グリーンアルファ:不動産リターンを最大化する新しい方法

長期化する低金利環境において、リターンを最大化する方法の一つとして注目が集まっているのが、不動産投資におけるグリーン・アルファ戦略です。

豪州では国債利回りや銀行預金金利が2%を下回る中で、低リスクながらも、より良いリターンを獲得するのは極めて困難になっています。

グローバル経済の先行き不透明感を受けて、世界的な低金利環境は一段と定着しており、投資家は、リターンを最大化しながら、豪州の建造環境のサステイナビリティにも貢献できるグリーン・アルファ戦略に目を向け始めています。

その仕組み

不動産投資の観点から言えば、ポートフォリオ・リターンの最大化を図るために必要なのは、賃料の伸びと運営管理コストの削減です。
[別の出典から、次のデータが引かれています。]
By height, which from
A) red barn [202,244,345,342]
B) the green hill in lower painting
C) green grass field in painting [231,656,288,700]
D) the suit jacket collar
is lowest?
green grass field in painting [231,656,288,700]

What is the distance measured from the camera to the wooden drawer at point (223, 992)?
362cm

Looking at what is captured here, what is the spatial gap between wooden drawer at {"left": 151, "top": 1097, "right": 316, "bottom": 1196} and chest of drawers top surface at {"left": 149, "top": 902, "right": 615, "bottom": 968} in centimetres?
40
エネルギー費用を節約して支出を抑えることは、比較的シンプルでありながらも、より高いインカム利回りを獲得する上で重要な手段です。さらには、市場事例やグリーン・ビルに関する国際研究からは、投資期間を通して長期にわたり、リターンにプラスの影響を及ぼすという事が示されています。

不動産アセットのバリュエーションやリターンを見ても、優良グリーンビルとそれ以外の間で乖離が開いており、トータルリターンで見た場合、年間最大で50bpsもの差が出ています。

MSCIグリーン不動産投資ダイジェストにおいても、NABERS(豪州建築環境格付け)の4つ星以上(最高評価は6つ星)の評価を獲得しているCBD優良オフィスビルの過去3年間のトータルリターンは13.4%であったのに対し、それ以外のCBD優良オフィスビルは同12.9%となっています。

オフィス資産におけるNABERSエネルギー評価の州別内訳、FY2018
出所:NABERS(豪州建築環境格付け)

都市別で見ると、グリーンのリターンを求める投資家にとって有望なのはメルボルン市場で、NABERS評価4~6つ星を獲得している優良オフィスビルのトータルリターンは2019年6月までの1年間で15%と、豪州で最も高くなっています。

メルボルンに次ぐ市場として注目されるのは、キャンベラです。そのトータルリターンにおける「グリーンアルファ」は、優良オフィス市場平均に対して200bpsと、豪州最高水準となっています。同市場の政府系テナントは、リース時にグリーン認証をより重要視するため、NABERS評価5つ星以上の優良オフィス不動産を持つオーナーにとっては、優れたインカムリターンの創出が可能となっています。

優良オフィス:都市別に見たグリーンのアウトパフォーマンス
出所:MSCI/IPD、AMPキャピタル不動産リサーチ

コスト削減よりも大きな観点から長期的に考えると、商業用不動産における自家消費型太陽光発電設備といったサステイナビリティの取り組みは、電力価格急騰のリスクに対する長期的なプロテクションです。この様なイニシアチブは不動産アセットにおける支出の削減に役立ちます。ここ2年で豪州の電力価格が20%超上昇している1ことを考えると、優れた競合優位性となるものです。

アセット・マネージャーがリターンの最大化を図る際に、グリーンアルファが果たす役割が大きくなっています。グリーンなビルは、優れたリターンを創出するだけでなく、システミック・リスクの低い、安定したインカムを提供します。また、インセンティブ提供とテナントの入れ替えが少ないため、ポートフォリオの空室率低下に寄与します。

環境面で持続可能性に優れたビルは、長期にわたり、経済的そして環境的利益を投資家に提供するものです。グリーンアルファは、低金利という厳しい環境下においてリターンの最大化を図るにあたり、有効なツールであるといえます。